HONG KONG (Reuters) - Hong Kong proposed a vacancy tax on empty new homes on Friday in an attempt to discourage developers from hoarding, but analysts expect the measure to have little impact on prices in a property market rated the world’s least affordable.
The tax, at 200 percent of a newly built unit’s rateable value, which is the estimated annual rental value of a property, is among a series of property cooling measures announced by the city’s chief executive, Carrie Lam.
The tax translates to about 5 percent of a flat’s value, the government said, adding it would need the Legislative Council’s approval and it would not be applicable to resold flats.
Private home prices in Hong Kong have been on a record-breaking run for 19 consecutive months, fuelling discontent among residents.
Under the proposed measure, developers would have to report the status of their new flats to the government annually, and the additional tax would be imposed on flats that had not been rented out for six of the previous 12 months.
Lam said the property market had at least 9,000 empty new flats, including some completed five years ago.
“Today, when the housing supply is so tight and the demands for ownership are so strong, it is hard to understand why so many flats are left empty,” she said.
A skilled service worker would need to work for 20 years to buy a 650 square feet (60 square meter) flat near the city center, UBS said in a report in September.
Apart from the tax, the government also said nine plots of land previously allocated for private homes, including three in the prime Kai Tak district, would be used for public housing.
Subsidized homes would be priced according to people’s median income instead of the market price, Lam said.
It is common for developers in Hong Kong to sell newly completed residential projects in phases, in the hope of fetching a higher price on later sales.
Ahead of the government announcement, developers pushed out about 240 new units for sale last weekend, including some that were completed several years ago, according to media.
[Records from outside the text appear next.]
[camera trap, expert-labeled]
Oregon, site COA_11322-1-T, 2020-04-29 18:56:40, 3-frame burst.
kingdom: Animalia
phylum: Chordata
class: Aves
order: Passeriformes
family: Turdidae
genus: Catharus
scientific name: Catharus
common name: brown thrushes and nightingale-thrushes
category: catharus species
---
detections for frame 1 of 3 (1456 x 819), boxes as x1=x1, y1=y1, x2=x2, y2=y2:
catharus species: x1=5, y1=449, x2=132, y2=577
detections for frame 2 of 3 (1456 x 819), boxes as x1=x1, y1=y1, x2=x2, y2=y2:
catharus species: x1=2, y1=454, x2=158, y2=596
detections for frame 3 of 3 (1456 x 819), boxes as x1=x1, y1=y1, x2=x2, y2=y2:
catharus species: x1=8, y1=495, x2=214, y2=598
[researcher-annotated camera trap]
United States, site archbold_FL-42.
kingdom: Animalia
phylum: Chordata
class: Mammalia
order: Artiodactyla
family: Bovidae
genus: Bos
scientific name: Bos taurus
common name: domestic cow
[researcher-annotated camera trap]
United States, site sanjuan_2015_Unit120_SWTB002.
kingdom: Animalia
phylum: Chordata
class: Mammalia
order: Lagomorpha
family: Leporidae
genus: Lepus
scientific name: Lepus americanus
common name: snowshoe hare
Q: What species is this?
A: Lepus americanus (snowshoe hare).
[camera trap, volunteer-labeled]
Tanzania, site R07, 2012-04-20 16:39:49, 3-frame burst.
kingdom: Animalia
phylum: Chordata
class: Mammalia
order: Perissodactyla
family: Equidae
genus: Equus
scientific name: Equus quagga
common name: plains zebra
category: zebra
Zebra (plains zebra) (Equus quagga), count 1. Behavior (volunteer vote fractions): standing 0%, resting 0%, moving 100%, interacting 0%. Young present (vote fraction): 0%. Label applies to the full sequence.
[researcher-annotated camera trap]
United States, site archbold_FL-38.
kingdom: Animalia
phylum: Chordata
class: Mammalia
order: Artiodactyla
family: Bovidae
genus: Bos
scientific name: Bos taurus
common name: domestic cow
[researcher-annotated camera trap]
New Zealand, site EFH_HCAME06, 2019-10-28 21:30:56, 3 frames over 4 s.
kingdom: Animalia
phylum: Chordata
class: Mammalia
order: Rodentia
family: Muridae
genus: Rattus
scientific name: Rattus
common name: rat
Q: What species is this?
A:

Of the roughly 1.17 million new and old private flats in Hong Kong, 3.7 percent are vacant, which is among the lowest rates since the former British colony returned to Chinese rule in 1997.
An association representing developers opposed the vacancy tax and said the figure of 9,000 empty new flats that Lam cited was misleading as it included 6,000 units that required at least six months of work for things such as furnishing, fittings and landscaping.
“Any suggestion of ‘hoarding’ can hardly be justified,” the Real Estate Developers Association of Hong Kong said in a statement this month.
In response to a question on whether luxury apartments that developers fail to sell should also be taxed, Lam suggested developers who did not wish to pay the new tax could lease the flats to senior expatriate employees at a lower rate.
Lam also said the government would modify a Pre-sale Consent Scheme so that developers would have to push out at least 20 percent of their flats during pre-sales.
“In recent years we see flats are sold in the way toothpaste is squeezed out of the tube,” Lam said.
“This will be unacceptable in the future.”
A vacancy tax could be a double-edged sword for the housing market, according to property consultancy JLL.
“Developers may consider funneling the additional costs to buyers to offset the vacancy tax, leveraging on the strong levels of demand in the market,” Ingrid Cheh, associate director of research department at JLL, said earlier this week.
Hong Kong's property sub-index .HSNP closed up 1.92 percent ahead of the announcement.